O evento, organizado pelo Conservatório Pernambucano de Música, foi especialmente dedicado a composições do alemão Bach – um organista do período barroco. Para a professora e maestrina da Orquestra Criança Cidadã, Aline Ananias, os garotos souberam aproveitar, de forma sensacional, tudo o que o curso poderia oferecer. “Aproveitaram até mais do que eu esperava. Na verdade, cada aluno poderia fazer até dois cursos. No entanto, para a gente, foi aberta uma exceção, que foi muito bem aproveitada pelos meninos”, garantiu.

E eles foram além.
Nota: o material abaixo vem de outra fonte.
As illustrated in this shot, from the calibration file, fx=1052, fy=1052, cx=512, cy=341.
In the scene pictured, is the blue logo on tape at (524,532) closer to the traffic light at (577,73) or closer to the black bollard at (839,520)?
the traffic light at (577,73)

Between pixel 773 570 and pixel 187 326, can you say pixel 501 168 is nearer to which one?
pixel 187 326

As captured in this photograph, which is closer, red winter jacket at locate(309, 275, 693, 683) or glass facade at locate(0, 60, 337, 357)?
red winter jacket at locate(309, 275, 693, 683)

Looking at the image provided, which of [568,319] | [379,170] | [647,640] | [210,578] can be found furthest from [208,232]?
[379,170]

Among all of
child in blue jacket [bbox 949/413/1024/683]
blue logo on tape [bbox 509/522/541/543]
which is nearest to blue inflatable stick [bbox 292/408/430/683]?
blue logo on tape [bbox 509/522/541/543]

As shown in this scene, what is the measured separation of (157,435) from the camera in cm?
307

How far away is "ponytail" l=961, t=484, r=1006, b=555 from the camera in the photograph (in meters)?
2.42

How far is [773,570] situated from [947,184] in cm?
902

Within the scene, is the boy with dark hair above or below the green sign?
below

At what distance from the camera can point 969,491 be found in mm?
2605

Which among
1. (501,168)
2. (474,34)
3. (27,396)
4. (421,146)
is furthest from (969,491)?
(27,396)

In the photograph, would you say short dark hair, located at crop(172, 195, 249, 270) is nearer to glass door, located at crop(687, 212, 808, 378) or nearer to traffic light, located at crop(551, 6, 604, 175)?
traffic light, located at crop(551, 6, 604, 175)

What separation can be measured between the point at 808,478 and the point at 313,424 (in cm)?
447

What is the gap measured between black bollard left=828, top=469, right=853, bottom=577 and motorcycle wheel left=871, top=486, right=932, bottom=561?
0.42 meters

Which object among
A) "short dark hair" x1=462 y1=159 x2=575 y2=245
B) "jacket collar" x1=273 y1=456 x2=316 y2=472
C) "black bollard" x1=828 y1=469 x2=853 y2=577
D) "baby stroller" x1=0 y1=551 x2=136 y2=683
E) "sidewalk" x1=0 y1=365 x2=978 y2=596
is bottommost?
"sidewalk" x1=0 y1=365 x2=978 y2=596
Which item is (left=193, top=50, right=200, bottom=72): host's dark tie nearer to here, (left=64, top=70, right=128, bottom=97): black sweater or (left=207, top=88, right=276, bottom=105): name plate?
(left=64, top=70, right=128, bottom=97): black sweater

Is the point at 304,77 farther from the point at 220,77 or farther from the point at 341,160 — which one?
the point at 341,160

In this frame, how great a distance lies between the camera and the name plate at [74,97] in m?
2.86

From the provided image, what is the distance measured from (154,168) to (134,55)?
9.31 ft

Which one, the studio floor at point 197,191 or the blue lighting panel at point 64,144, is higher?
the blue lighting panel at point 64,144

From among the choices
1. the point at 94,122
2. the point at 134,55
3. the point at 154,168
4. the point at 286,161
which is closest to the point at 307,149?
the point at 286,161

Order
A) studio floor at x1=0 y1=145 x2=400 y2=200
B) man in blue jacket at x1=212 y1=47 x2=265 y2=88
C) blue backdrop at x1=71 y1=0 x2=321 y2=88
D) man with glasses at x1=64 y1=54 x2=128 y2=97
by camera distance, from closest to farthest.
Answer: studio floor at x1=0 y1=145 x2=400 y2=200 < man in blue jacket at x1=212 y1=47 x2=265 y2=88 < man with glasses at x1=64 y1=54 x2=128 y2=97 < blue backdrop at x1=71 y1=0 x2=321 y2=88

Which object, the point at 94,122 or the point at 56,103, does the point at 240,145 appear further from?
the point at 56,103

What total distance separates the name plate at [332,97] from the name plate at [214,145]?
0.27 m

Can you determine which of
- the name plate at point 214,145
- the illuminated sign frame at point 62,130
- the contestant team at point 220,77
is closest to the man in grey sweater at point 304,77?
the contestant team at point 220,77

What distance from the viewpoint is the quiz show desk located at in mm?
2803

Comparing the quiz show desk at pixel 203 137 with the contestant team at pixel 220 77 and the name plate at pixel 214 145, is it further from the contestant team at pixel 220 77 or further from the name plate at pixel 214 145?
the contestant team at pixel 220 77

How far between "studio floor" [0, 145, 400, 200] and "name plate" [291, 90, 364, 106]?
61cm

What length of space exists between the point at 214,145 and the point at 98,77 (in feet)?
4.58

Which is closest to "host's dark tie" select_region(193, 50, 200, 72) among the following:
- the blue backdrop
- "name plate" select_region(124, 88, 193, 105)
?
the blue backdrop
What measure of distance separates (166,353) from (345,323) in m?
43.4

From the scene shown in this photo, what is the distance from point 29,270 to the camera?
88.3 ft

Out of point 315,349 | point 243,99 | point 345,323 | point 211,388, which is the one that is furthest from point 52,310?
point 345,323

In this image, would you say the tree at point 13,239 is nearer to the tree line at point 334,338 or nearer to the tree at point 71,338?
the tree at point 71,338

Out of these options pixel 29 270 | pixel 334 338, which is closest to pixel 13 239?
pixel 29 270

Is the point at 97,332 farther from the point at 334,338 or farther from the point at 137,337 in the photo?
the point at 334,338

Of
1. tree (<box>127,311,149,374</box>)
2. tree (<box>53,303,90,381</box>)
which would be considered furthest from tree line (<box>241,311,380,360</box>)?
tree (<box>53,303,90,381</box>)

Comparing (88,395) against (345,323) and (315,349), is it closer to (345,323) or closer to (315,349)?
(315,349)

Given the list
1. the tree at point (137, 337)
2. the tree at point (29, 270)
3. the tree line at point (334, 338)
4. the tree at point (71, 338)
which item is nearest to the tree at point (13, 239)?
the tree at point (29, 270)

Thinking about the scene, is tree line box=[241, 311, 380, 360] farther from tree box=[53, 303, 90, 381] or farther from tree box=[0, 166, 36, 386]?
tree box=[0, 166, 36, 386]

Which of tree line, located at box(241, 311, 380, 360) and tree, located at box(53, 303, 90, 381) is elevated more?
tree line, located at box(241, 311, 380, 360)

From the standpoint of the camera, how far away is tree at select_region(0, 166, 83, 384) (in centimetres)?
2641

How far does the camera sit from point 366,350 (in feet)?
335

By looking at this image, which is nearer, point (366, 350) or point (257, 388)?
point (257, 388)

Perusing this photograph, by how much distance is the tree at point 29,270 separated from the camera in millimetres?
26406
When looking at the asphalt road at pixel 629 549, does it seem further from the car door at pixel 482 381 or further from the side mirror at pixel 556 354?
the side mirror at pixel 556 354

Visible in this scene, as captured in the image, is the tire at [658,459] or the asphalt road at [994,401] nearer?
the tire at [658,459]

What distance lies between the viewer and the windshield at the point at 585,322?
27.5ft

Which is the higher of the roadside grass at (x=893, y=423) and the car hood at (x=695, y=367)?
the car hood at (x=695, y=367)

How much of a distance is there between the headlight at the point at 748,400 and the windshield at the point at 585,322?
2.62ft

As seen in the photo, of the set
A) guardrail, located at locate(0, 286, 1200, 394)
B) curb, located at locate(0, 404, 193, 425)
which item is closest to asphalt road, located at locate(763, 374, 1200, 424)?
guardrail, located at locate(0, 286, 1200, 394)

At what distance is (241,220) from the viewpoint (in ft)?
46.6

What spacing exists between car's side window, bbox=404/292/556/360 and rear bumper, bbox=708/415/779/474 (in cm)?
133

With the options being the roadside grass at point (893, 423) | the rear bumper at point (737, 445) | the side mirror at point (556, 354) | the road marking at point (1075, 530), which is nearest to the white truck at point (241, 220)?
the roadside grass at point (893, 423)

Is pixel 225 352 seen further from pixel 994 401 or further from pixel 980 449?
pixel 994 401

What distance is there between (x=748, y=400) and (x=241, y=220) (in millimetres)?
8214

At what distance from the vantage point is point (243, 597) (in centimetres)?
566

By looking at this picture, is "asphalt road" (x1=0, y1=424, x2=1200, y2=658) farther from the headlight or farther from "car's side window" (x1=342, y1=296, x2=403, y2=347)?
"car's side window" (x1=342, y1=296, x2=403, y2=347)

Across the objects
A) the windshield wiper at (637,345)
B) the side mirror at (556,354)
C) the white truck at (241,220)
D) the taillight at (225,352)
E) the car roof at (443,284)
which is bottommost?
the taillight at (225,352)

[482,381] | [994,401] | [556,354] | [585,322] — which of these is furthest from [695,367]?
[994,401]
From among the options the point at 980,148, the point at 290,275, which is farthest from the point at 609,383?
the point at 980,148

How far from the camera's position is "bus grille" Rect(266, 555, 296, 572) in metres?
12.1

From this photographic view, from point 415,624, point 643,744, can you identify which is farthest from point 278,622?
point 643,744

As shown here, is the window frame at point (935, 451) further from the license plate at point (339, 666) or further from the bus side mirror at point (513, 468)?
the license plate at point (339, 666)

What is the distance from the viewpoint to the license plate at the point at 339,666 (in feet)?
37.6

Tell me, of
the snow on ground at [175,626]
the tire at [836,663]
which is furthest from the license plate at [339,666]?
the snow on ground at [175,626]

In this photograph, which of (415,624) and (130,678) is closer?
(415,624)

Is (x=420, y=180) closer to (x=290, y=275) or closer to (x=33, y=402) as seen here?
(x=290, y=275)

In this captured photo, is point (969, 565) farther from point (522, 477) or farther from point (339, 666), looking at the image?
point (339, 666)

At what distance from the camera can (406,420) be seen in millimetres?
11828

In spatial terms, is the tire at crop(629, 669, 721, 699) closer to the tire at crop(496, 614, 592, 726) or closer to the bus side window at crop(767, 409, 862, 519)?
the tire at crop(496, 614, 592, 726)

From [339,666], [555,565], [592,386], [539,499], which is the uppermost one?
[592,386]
Os alunos Isaías Tavares e Alexsandro Castro foram convidados para se apresentarem em uma noite onde somente os professores estariam no palco. Ambos tocaram uma peça de Bach, “Branderburg n° 6”, ao lado de outros três companheiros também da Orquestra Criança Cidadã, que compuseram uma orquestra de câmara (ou mini-orquestra). “Levamos cerca de dois meses para aprontar tudo. É uma peça em que a gente mostra a virtuosidade da música clássica. Mostra agilidade. São poucos que a tocam”, disse Isaías. “Foi o nosso primeiro curso com certificado. E foi excelente porque aprendemos com ótimos professores, especialistas mesmo em música barroca”, falou o jovem de 18 anos.

O professor de violino, o francês Xavier Julien-Laferrière, ficou impressionado com a capacidade dos garotos da Orquestra Criança Cidadã. “Fico feliz por poder ajudá-los de alguma forma. Mas já vejo que já estão muito bem preparados. O grupo é realmente muito bom. Acredito que possam seguir uma carreira profissional sem problemas”, garantiu o professor.

A professora paulista Raquel Aranha, que ensinou dança barroca aos garotos, também gostou do desempenho dos meninos. “Os alunos são muito dedicados. Respeitam bastante o professor e são bem atentos a todos os detalhes que passamos. Você vê que eles têm gana em aprender. Isso é satisfatório para a gente”, concluiu Raquel, que dá aulas de Dança Barroca na Universidade Estadual de Campinas.